Example 3: Task prioritizer
"PMAI receives a queue of incoming task suggestions. I want to rank them by 'what should this user work on next' considering their past patterns."
→ Skill recognizes this as recommendation with users-and-items reversed. Items are tasks, user context is engagement history. Generates a FastAPI scaffold.
Example 4: Notification triage
"We send too many notifications. I want a daily digest that picks the top 10 from the last 24h queue."
→ Skill identifies this as offline-batch pipeline. Generates a scheduled job scaffold.

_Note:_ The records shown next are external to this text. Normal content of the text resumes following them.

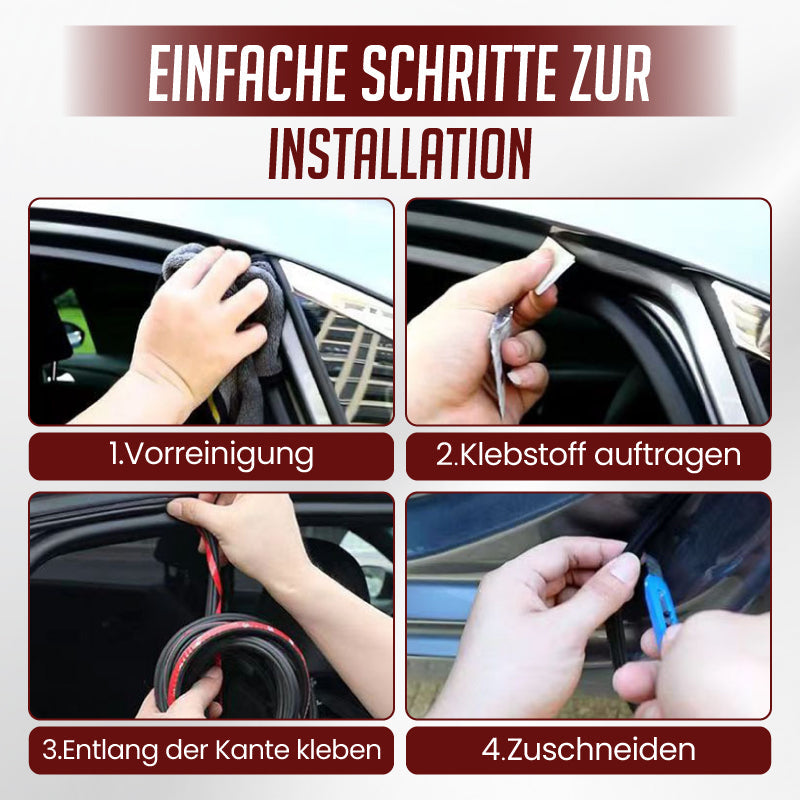 EINFACHE SCHRITTE ZUR
INSTALLATION

1.Vorreinigung

2.Klebstoff auftragen

3.Entlang der Kante kleben

4.Zuschneiden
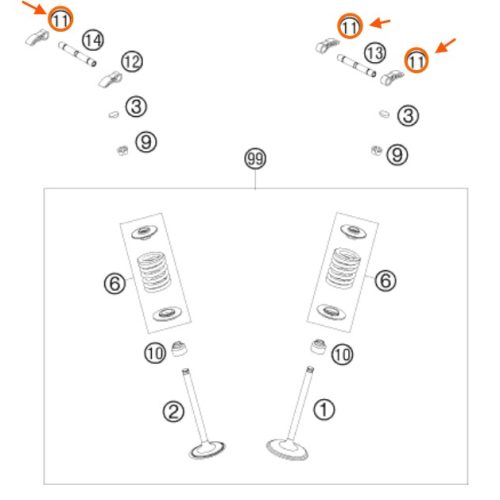 11
14
12
3
9
11
13
11
3
9
99
6
6
10
10
2
1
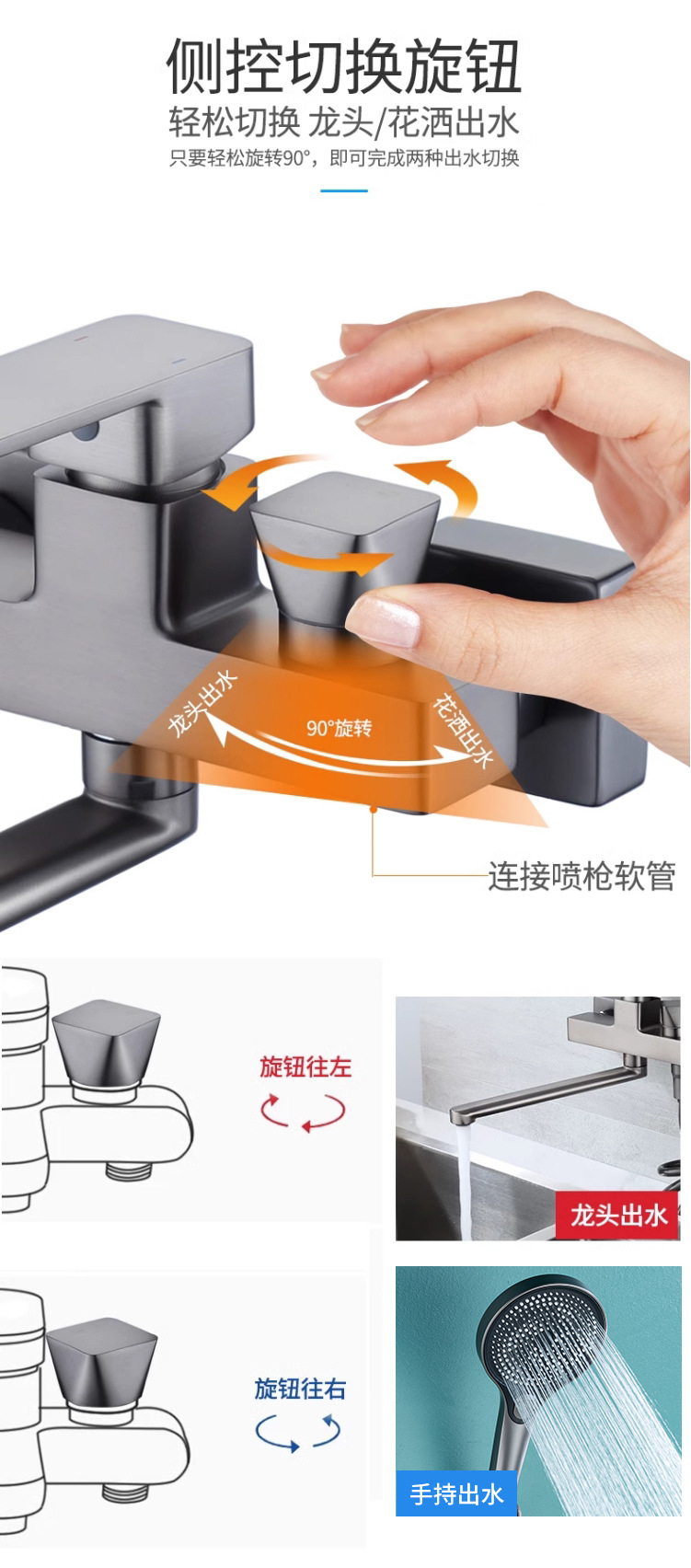 侧控切换旋钮
轻松切换 龙头/花洒出水
只要轻松旋转90°，即可完成两种出水切换

龙头出水
90°旋转
花洒出水
连接喷枪软管

旋钮往左

龙头出水

旋钮往右

手持出水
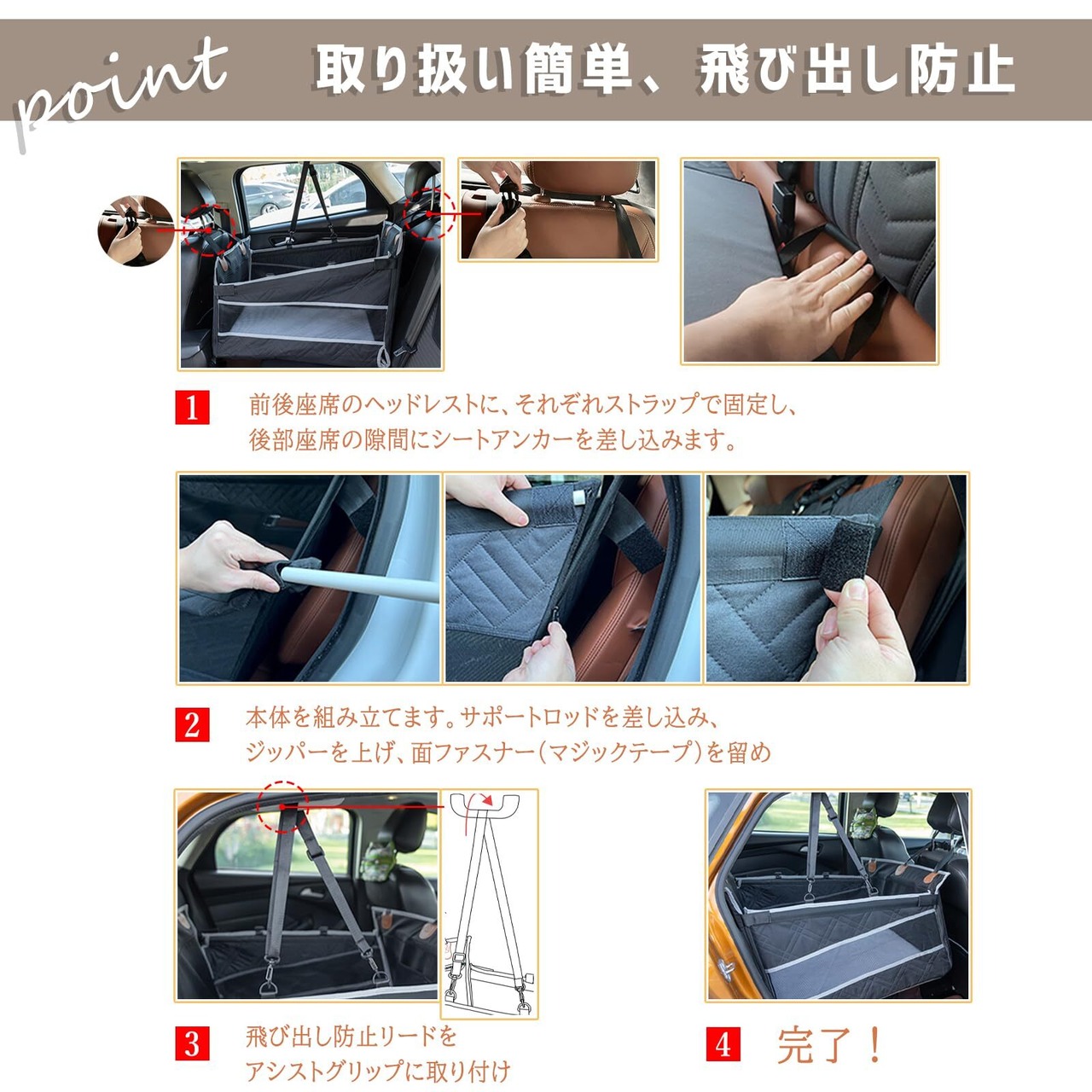 point 取り扱い簡単、飛び出し防止

1 前後座席のヘッドレストに、それぞれストラップで固定し、後部座席の隙間にシートアンカーを差し込みます。

2 本体を組み立てます。サポートロッドを差し込み、ジッパーを上げ、面ファスナー(マジックテープ)を留め

3 飛び出し防止リードをアシストグリップに取り付け

4 完了!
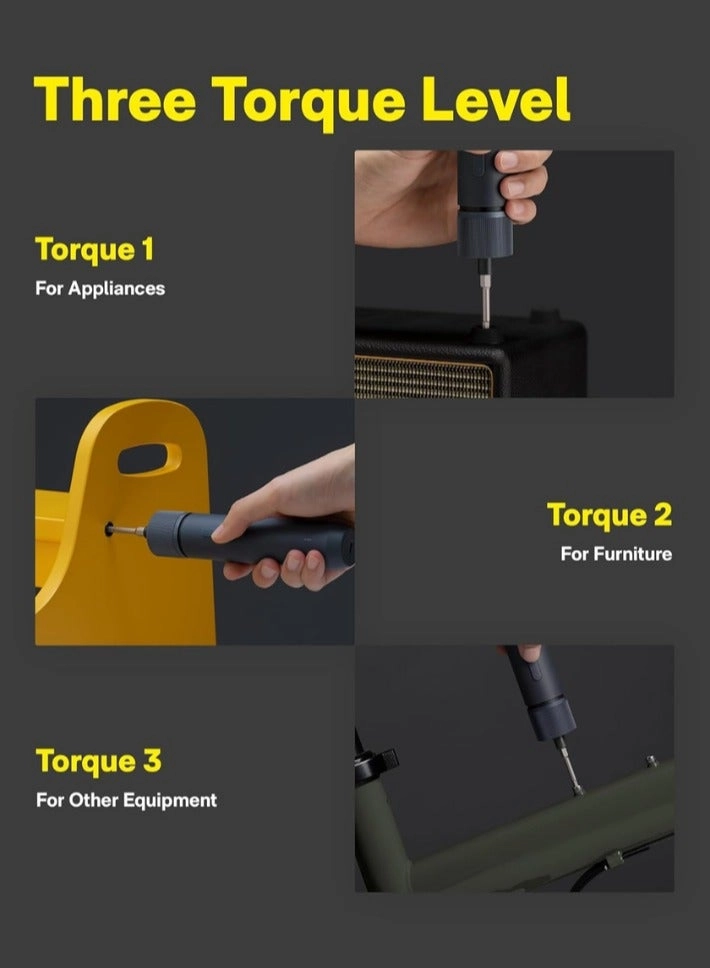 Three Torque Level

Torque 1
For Appliances

Torque 2
For Furniture

Torque 3
For Other Equipment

What this skill does NOT do
- Train ML models — the scoring function is your responsibility, the skill scaffolds where it plugs in
- Operate the deployed pipeline — no monitoring, no autoscaling decisions
- Predict pipeline performance — depends on your data, your hardware, your traffic
- Choose your vector DB / cache / queue — those are infrastructure decisions outside scope
- Write the marketing copy for your launch — different skill
Compatibility
- Claude.ai chat: Direct invocation by use case description.
- Claude Code: Reads SKILL.md, generates files in the user's repo using create_file and view.
- Codex / Gemini CLI / other CLI agents: Markdown-based, vendor-agnostic. Reference files load progressively.
The skill is licensed MIT. The X For You algorithm patterns referenced are Apache 2.0, attributed in the generated scaffold's README.